Source document Block Start

Wednesday, July 02, 2008
Ain't no time for the summertime blues
So here we are, sitting around on a beautiful sunny summer day in Ventura. Our major surgeries appear to be behind us and we're both working on healing and regaining at least some of our former strength and endurance.
Rob has been declared officially disabled because he is legally blind in his bad eye and can't drive or operate heavy machinery. We're not sure how much better his sight is going to be. We have to wait until he's fitted with glasses to know exactly where he'll end up.
I'm walking almost cane-free for the first time in a year. My knee feels almost completely healed. It swells sometimes if I'm on it too much and is a little stiff going up and down stairs. But mostly it's pretty strong and flexible and there's no pain when I walk on it.
My bad right ankle is proving a bit more dicey than I had realized. The foot wants to collapse inward, despite the metal rod stuck through it. It's also screwed on at a weird angle. My heel hits normally when I put on shoes, but my toes are riveted to the side -- a 10-degree angle my doctor said, proudly. Only thing is, my feet really don't WANT to be at a 10-degree angle and are perfectly happy just being straight up and down like everyone else's.

Source document Block End
Source information Block Start

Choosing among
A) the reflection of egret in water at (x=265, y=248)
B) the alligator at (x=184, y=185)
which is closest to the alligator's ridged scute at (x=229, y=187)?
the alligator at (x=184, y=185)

Source information Block End

Apply what you read
1. Answer these questions from the blog post about recovering from surgery.
(a) In which city are the writer and Rob spending the summer day?
(b) Why has Rob been declared officially disabled?
(c) What angle did the doctor say the writer's toes are set at?
2. Write out everything in the blog post about recovering from surgery from "Wednesday, July 02, 2008" down to "he'll end up.".
3. Continue the blog post about recovering from surgery from the point where it stops.
The rows have no role here.

Answers for the tasks
1.
(a) Ventura.
(b) He is legally blind in his bad eye and can't drive or operate heavy machinery.
(c) A 10-degree angle.

2.
Wednesday, July 02, 2008
Ain't no time for the summertime blues
So here we are, sitting around on a beautiful sunny summer day in Ventura. Our major surgeries appear to be behind us and we're both working on healing and regaining at least some of our former strength and endurance.
Rob has been declared officially disabled because he is legally blind in his bad eye and can't drive or operate heavy machinery. We're not sure how much better his sight is going to be. We have to wait until he's fitted with glasses to know exactly where he'll end up.

3.
I'm not sure if there's much I can do about it. I bought some running shoes with lots of support to force the foot into an upright position. My physical therapist, Ryan, said if I didn't get into the support shoes the ankle was sure to collapse. It kind of looks as though I have two left feet right now. But I am able to walk and I can stand in lines a bit better than I used to. I'm hoping the tendon will continue to heal and the situation will improve.
I'm also stuck with a big old lump on my right hip. I need to see my doctor about it, but it doesn't hurt or anything. It's just gross-looking -- like a small baby's head just sticking out of my hip, with skin all puckered up under it. And I'm so sick of going to the doctor that I've been avoiding it. I suppose I should get it out of the way, but it will require some surgery to debride it, which will hurt, at least for a little while.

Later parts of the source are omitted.